Radio collar reveals movements of Kiawah Island coyote

Coyotes revealed by night vision camera.

- Coyotes don't especially like to hang around people, if the canine radio-collared here earlier this year is anything to judge by.

That might be the best takeaway on dealing with the animals, for Sullivan's Island and other coastal residents.

The adult male on Kiawah kept mostly to the marsh and woods on Cougar and Little Bear islands, on the far east end of Kiawah near the Ocean Course. That's the most expansive unpopulated stretch of the resort island. In the spring and summer, the coyote moved more to the beach dunes, presumably to hunt sea turtle eggs. Nests were depredated, said Jim Jordan, town of Kiawah Island wildlife biologist.

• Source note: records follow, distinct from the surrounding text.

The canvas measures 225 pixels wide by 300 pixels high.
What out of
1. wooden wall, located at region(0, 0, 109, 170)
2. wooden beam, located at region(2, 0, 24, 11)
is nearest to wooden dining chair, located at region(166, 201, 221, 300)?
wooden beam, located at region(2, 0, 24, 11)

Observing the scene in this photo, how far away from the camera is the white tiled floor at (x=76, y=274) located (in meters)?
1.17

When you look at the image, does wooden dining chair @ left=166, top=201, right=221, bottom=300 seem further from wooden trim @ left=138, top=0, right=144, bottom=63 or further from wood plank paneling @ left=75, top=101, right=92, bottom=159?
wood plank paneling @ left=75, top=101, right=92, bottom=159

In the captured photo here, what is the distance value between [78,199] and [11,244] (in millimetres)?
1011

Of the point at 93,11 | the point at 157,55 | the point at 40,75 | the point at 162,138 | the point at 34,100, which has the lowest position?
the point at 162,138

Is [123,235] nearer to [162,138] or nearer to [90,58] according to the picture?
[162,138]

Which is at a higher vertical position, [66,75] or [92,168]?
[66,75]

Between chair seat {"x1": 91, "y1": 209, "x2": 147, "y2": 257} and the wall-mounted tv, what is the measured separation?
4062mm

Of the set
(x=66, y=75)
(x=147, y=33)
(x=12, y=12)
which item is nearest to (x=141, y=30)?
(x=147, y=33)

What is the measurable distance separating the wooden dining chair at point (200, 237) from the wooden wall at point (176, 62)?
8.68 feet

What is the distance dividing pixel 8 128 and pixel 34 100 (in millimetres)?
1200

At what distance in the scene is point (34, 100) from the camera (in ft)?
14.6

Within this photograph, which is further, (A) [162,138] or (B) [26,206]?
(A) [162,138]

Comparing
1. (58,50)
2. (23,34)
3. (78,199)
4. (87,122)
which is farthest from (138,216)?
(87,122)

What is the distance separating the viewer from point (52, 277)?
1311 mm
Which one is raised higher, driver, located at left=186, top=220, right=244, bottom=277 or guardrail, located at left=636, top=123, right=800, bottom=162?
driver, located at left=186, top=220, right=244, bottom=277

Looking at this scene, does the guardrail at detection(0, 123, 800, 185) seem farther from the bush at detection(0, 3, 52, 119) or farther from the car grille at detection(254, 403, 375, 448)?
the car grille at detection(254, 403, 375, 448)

The animal was captured and radio-collared in February near the golf course and mostly stayed within a 400- to 500-acre area in that vicinity. He was tracked for some eight or nine months until the signal failed.

"He roamed a smaller area than I would have thought, and he stayed away from developed areas more than I would have thought," Jordan said.

The town collared the coyote, in response to residents' concerns about sightings, to learn more about the animals' behavior and how they interact with other animals and people. Jordan hopes to collar two more this year.

The town also keeps track of coyote sightings. More than 50 have been reported since 2010, from one end of the island to the other. Jordan guesses there might be six to eight coyotes on the island.

Kiawah puts a premium on preserving natural areas and champions its wildlife. The town actively monitors a bobcat population and has found the cats cause little trouble for people.

Sullivan's Island decided Friday to try to cull a newly established coyote population, mostly as a protection for pets. That might not be the best approach, said Jay Butfiloski, S.C. Department of Natural Resources fur bearer and alligator program coordinator.

"I suspect the results may only be temporary. At some point more are likely to move back in," he said. "It may be more effective to target where problems are occurring rather than trying to rid the island of coyotes. Otherwise, they will be expected to act every time someone sees a coyote."

The canines now roam all 46 counties in the state. They tend to stay put so long as there's a ready food source but can travel a long way.

A coyote radio-collared at Fort Bragg, N.C., was spotted on a deer camera near Chapin.

"It went all the way to Anderson and back to Prosperity/Little Mountain - 250 miles all together," Butfiloski said.